My trip began with exactly “not doing” things that all books and wise people recommend. While I had my basic camera gear, once I reached there I realized that I had some other basic stuff missing like – how to protect myself and my gear from rain. Also, I did not do any research on the park or the place. My knowledge of the place was literally limited to the few pictures of Ansel Adams I have admired. But that did not take away from my thrill – automatically it lit up the curiosity of a child in me that many photographers (like Eddie Soloway) would say needs to be generated to cultivate the art of seeing in photography.
So with this curiosity I quickly learned within the first few hours that one of the prized pictures from Yosemite in winter is that of the Horse Tail. Gary has his own prize which seems unreal until I learned the history how photographers in Yosemite have spent countless hours to capture that light since Galen Rowell popularized it 1970s. I was also pleasantly surprised that it happens only in the period we were there. What can strange luck ask for – being in the right place at the right time!
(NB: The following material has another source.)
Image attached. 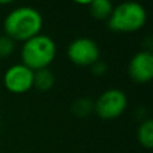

We ended up not having the full red fire on the Horse Tail. But there was some glow and I was quite pleased with that. The weather was spectacular for photography, which was learning for me as well – blue sky days are not really my friend. Clearing storms, streaming magic light through the clouds, controlling exposure and reading light, playing with composition, contemplating over what I saw to make a composition, and getting comfortable with the digital workflow (although I had a bunch of really cool B&W medium format, which I might scan and post later) were just a few of the take-aways.
More than anything else, the biggest take-away was this. I have been struggling to figure out what should I photograph more – how do I take the path to get and develop a voice of my own – how do I see the world and map into a two-dimensional picture – how do I pre-visualize. And I could not figure out a pathway towards getting anywhere. I feel that I have got some direction on that. All these apply to streets as wells as in nature photography. And that is the biggest joy which lives with me as I look forward to my next workshop. Who knows when I can make that happen! But I can’t wait too long.